The small-group classes are held in a gorgeous DUMBO loft. Kids can start this drop-off class as early as 3. Romy’s older ‘tween students can take on more intricate recipes. Only the finest ingredients are used in the classes and kids really learn to respect food. Intrigued? Sign up now for the Winter Session ($240 per session). It starts January 25th. Want a small taste? Try one of Romy’s one-day workshops. And now let’s learn more about the mom behind the apron.
Why did you launch the business?
When my daughter started to show an interest in cooking, I realized how much fun it was to cook with her and her friends. From that point on, I knew that I wanted to start a cooking school. I started by going into her classes and teaching her classmates various recipes. While I was working as a full-time attorney, I would take vacation days to go to her school. After a couple years, I worked a four-day week and was able to start Dough Re Me Kids with weekly classes on Fridays. Last year, after I was laid off from my job I was able to finally do what I’ve wanted to do all of my life – cook and teach – full-time.
Why do you think kids love cooking so much?

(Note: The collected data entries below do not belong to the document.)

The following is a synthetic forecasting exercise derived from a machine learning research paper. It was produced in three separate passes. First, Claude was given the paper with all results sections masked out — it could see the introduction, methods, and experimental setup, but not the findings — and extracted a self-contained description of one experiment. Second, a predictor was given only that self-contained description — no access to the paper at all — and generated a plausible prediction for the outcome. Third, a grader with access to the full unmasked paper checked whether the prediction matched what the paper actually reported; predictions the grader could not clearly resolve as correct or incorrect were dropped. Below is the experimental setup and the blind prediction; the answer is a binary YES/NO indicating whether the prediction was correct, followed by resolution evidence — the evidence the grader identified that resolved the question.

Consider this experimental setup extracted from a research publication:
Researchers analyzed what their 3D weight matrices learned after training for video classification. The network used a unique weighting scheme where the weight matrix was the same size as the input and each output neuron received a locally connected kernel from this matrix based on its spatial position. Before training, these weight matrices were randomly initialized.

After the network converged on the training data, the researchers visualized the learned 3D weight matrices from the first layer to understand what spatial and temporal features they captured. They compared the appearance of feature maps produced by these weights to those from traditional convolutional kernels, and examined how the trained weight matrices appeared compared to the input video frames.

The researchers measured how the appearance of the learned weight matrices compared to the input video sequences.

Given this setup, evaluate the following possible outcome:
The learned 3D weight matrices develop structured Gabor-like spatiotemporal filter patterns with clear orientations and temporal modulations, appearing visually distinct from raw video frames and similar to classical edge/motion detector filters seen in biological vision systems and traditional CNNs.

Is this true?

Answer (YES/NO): NO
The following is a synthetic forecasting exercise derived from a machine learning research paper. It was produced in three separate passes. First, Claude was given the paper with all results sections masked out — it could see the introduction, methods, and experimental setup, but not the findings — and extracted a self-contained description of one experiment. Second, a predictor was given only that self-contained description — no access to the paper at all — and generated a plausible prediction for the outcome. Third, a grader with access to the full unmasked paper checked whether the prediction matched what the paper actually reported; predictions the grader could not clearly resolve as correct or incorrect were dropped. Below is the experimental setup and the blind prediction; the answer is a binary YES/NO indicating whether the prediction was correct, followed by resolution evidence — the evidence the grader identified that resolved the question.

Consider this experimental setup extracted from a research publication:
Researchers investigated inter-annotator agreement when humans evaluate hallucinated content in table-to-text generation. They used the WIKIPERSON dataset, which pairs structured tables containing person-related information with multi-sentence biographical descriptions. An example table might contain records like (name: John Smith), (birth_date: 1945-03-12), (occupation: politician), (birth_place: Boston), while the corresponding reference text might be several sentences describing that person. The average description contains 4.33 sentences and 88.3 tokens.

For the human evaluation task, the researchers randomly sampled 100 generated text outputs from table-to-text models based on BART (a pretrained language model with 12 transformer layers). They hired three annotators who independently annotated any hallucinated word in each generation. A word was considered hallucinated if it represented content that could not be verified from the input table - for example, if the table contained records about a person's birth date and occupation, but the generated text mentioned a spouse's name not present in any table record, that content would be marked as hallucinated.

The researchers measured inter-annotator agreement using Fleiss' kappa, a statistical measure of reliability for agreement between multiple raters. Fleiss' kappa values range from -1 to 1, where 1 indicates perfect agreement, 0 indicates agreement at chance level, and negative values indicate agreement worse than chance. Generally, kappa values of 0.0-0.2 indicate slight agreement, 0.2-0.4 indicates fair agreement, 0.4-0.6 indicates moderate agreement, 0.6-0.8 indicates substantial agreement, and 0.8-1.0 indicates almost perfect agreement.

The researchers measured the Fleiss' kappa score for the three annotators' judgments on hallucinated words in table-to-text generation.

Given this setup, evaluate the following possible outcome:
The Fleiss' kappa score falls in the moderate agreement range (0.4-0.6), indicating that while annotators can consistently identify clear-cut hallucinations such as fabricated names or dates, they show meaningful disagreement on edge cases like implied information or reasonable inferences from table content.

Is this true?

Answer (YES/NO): YES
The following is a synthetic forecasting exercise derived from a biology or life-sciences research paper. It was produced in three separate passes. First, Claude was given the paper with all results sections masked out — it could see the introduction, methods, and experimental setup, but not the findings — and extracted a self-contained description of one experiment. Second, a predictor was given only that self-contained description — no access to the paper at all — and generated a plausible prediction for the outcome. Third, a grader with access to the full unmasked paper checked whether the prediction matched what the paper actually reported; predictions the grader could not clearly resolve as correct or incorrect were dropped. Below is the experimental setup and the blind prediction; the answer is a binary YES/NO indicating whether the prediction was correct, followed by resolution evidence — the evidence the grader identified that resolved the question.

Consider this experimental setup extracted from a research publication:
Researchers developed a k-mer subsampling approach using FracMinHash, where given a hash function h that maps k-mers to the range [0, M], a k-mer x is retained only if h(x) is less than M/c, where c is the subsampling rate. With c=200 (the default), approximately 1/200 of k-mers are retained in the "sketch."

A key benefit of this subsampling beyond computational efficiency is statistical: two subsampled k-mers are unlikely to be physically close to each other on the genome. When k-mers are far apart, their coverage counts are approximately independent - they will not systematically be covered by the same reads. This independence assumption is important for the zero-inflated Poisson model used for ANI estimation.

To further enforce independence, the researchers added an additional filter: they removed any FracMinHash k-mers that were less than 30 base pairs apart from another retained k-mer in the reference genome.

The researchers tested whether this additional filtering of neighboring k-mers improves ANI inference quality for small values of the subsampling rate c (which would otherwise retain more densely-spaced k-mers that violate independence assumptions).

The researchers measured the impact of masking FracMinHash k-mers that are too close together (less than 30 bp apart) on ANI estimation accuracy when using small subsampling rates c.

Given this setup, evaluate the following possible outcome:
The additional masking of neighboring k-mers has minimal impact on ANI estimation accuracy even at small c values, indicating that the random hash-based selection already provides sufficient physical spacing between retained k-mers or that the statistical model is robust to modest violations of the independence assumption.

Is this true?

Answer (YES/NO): NO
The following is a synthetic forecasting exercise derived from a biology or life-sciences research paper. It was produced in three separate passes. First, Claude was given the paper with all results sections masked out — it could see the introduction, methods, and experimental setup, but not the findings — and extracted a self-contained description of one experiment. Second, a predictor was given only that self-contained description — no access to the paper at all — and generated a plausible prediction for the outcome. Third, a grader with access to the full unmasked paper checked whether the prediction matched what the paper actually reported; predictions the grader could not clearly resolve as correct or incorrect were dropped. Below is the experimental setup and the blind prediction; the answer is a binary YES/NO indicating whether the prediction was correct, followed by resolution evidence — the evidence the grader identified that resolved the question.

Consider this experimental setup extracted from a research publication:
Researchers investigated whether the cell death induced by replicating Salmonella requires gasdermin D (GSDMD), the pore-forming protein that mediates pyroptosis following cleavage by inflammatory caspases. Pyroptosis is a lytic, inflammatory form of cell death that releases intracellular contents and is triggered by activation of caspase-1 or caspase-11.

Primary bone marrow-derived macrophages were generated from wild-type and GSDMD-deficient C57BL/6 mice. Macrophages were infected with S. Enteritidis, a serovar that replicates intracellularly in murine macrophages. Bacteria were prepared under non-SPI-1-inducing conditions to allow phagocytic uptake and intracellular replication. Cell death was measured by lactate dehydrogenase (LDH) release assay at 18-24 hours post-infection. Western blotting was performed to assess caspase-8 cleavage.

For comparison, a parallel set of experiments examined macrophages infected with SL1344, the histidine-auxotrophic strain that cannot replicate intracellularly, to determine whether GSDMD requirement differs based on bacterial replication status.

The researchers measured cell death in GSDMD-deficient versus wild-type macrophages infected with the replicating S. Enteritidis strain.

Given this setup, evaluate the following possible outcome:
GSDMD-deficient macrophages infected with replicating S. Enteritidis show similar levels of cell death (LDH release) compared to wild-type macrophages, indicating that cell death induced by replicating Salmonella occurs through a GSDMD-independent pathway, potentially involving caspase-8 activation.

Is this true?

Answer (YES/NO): NO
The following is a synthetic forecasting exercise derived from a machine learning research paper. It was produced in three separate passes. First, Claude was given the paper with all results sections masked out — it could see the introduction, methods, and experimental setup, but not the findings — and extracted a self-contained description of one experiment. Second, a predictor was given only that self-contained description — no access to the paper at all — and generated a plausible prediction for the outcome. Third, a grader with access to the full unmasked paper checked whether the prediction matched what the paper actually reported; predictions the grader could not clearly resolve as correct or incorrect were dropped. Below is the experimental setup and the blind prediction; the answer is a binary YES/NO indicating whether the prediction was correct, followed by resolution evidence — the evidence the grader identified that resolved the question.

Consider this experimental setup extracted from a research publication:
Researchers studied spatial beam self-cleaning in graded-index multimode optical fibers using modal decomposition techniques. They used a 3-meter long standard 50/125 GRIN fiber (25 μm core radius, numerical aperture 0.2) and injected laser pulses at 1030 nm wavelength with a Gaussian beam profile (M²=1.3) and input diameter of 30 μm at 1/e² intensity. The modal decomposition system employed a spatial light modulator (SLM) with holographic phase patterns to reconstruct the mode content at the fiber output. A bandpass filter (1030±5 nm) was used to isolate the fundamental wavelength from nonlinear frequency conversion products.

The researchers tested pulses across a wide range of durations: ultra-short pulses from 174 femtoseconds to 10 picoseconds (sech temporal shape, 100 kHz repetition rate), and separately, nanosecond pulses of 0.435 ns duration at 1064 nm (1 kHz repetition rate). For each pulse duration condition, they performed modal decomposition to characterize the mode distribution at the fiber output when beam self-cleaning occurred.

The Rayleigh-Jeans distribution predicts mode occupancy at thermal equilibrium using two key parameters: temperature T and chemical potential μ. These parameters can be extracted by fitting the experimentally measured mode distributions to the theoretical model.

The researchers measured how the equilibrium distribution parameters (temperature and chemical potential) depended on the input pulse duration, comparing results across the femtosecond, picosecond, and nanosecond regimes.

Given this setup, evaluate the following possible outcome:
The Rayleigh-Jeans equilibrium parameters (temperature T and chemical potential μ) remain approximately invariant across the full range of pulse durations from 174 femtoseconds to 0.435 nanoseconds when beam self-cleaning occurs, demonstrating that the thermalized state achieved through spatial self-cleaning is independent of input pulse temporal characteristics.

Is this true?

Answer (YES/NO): YES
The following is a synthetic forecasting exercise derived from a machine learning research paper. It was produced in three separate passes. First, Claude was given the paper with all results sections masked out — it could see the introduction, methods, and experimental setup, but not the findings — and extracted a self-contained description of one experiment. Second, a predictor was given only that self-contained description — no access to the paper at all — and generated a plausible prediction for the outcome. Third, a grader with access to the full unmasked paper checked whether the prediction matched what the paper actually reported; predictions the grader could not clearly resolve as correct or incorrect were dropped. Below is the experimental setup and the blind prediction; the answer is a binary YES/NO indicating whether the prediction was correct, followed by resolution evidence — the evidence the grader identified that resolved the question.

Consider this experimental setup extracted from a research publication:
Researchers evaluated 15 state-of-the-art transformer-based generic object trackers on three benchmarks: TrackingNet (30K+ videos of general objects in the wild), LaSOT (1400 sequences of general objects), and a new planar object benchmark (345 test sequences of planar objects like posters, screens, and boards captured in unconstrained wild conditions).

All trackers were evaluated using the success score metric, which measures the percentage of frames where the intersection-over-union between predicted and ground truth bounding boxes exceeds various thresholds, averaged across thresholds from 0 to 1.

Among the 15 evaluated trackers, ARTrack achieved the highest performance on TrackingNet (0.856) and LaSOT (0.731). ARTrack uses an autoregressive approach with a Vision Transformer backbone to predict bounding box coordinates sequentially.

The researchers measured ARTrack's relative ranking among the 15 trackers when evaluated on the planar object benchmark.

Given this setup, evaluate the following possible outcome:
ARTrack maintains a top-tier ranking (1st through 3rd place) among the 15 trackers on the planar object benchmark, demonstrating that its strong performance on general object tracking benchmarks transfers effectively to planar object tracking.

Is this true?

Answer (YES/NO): NO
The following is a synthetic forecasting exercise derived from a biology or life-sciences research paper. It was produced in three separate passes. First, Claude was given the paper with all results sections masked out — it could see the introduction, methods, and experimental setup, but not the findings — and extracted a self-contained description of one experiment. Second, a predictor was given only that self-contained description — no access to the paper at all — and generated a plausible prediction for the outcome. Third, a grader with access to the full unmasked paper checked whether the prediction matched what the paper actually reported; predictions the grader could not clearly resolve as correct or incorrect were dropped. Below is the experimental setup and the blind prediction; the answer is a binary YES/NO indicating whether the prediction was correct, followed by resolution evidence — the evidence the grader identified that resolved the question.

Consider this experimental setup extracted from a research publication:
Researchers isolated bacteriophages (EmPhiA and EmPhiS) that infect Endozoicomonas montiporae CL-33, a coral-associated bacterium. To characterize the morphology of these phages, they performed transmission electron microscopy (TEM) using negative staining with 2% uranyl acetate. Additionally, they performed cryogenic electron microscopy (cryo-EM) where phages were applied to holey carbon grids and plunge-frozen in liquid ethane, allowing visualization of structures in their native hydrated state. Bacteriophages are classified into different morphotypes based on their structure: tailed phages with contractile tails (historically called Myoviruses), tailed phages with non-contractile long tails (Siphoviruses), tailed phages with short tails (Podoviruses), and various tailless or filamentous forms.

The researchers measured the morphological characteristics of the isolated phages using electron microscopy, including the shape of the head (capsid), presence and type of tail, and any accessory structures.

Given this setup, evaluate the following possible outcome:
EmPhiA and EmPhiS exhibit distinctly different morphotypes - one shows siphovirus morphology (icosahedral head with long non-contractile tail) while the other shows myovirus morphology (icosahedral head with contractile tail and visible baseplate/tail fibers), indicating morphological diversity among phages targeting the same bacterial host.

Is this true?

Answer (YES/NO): NO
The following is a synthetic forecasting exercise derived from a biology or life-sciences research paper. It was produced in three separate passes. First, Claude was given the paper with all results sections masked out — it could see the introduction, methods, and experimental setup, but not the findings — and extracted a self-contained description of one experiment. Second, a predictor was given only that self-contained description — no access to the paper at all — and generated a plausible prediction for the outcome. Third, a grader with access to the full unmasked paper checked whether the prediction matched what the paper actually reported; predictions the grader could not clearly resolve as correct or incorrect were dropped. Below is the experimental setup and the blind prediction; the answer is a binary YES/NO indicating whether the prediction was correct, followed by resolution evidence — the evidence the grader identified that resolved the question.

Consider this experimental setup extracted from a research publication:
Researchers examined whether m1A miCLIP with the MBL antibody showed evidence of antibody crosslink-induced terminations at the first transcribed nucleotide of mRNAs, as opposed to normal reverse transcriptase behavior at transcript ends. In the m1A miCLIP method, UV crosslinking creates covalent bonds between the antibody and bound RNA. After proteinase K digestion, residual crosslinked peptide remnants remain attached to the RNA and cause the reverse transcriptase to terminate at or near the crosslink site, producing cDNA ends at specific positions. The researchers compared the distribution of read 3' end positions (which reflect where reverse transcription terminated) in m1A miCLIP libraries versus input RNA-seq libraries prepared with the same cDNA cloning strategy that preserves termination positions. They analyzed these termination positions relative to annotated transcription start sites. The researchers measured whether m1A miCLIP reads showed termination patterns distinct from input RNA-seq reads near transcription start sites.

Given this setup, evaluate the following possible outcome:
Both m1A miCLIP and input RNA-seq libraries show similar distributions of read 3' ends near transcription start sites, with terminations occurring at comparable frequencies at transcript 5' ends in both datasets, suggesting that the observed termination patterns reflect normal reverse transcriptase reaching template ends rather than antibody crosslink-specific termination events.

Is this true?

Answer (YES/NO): NO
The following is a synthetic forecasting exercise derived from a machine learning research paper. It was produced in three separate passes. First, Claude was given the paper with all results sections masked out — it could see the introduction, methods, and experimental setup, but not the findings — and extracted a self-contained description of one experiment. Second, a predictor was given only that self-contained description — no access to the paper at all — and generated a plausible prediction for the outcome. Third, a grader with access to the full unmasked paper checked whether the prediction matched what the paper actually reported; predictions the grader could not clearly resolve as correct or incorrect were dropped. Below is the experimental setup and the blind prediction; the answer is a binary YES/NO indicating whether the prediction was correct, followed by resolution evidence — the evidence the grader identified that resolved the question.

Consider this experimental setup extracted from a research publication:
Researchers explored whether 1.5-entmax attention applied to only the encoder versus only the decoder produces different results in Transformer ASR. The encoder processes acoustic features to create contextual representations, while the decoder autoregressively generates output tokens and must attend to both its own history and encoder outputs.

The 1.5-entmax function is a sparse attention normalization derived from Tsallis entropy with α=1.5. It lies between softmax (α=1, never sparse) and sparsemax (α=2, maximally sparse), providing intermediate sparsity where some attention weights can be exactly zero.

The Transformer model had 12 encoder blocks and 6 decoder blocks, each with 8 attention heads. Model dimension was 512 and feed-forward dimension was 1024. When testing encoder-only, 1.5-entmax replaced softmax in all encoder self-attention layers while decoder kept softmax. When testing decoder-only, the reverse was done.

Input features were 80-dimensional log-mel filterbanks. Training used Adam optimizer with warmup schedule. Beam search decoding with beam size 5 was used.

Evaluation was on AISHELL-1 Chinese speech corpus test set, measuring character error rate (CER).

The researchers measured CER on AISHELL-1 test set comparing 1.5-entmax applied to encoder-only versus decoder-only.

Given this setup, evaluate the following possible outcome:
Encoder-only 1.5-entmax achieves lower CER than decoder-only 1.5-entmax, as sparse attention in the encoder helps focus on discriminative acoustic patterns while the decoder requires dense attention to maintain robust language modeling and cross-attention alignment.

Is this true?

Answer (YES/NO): YES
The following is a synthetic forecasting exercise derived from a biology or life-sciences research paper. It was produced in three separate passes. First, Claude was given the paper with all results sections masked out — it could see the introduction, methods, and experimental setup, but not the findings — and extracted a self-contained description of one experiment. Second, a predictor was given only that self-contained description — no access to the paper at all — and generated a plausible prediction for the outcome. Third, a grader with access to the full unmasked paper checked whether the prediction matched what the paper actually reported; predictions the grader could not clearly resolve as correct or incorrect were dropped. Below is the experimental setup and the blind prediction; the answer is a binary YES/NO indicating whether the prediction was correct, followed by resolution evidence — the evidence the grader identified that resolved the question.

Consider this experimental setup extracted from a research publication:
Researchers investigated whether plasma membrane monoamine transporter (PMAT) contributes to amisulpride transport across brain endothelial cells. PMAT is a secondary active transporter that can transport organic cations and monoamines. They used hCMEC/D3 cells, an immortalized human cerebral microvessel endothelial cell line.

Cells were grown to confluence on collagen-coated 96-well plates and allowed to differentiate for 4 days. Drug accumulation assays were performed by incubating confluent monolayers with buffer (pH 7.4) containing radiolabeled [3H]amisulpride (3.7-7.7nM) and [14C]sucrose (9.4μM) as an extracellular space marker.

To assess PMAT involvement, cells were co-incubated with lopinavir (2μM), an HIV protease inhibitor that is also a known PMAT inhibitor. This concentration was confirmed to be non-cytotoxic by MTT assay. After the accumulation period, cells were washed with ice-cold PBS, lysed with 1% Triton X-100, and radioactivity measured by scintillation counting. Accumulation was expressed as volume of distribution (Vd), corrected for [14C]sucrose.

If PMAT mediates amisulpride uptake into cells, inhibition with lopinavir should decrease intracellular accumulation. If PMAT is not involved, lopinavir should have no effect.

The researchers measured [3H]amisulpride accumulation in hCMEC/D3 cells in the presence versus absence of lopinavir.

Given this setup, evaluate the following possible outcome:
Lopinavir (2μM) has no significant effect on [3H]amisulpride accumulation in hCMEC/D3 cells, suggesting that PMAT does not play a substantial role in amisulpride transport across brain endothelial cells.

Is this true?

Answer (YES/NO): NO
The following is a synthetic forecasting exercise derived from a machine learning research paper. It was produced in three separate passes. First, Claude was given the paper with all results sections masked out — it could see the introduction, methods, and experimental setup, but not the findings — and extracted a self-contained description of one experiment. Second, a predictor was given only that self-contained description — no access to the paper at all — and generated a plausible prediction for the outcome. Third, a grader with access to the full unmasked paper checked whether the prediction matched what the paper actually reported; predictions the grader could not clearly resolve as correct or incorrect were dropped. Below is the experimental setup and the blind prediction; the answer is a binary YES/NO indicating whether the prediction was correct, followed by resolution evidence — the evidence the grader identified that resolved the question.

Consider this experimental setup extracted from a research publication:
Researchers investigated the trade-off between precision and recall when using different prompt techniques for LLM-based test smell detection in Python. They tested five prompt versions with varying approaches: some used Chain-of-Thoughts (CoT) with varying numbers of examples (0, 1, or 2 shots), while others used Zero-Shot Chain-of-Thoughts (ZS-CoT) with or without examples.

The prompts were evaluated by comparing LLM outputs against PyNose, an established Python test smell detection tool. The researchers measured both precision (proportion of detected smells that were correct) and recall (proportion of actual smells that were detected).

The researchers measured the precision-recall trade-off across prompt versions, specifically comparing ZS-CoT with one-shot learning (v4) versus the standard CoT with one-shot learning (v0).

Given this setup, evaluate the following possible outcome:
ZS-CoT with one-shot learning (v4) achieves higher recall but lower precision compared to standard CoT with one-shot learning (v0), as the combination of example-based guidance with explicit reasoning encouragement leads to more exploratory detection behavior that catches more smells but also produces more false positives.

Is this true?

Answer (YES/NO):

Cooking is like one big art project with lots of creative tasks and supplies that can be eaten. No one is going to say, “Please don’t put that crayon in your mouth.” The kids get such satisfaction from making something they can eat when they’re finished. They even get to show off their “work” at home and are so proud when they hear how tasty their food is from someone they love.
They especially enjoy working with dough, so I would have to say pasta making is high on the list. When we use herbs for recipes, they really enjoy picking them, smelling them, cleaning them from the stem and chopping them. Another favorite is sprinkles – for cupcakes, for popcorn balls or cookies. There is always a lot of munching going on. They even munch on the herbs.
Ideas for beginner cookbooks for kids?
The old-school Betty Crocker’s Cookbook for Boys and Girls: Facsimile Edition and the more modern Williams-Sonoma Kids in the Kitchen: Fun Food.
Can you share a quick recipe to try over the winter break?
Working with phyllo dough is something that every kid should try. Just stack 5 or 6 sheets, place a mixture of cheese and vegetables on top and roll up like a log. Think of sushi rolls. In class, we recently used drained ricotta and shredded cheddar with steamed kale – patted dry, zucchini and carrots sticks, but the possibilities are endless. Just try not to use anything too watery or the end product will be soggy. Brush the outside with butter (unsalted) and bake at 375 on a buttered baking sheet until golden brown. Although the paper thin dough can rip, it is very forgiving once it is baked. The cooked log can be sliced into bite-sized pieces and arranged on a platter. The dough gets crunchy on the outside and the kids absolutely loved eating it. It is something you can take to party too.
Favorite place to dine-out with the kids?
Favorite spot for a winter playdate?
Ice-skating at Prospect Park or at Chelsea Piers. Otherwise, we have cooking playdates at home.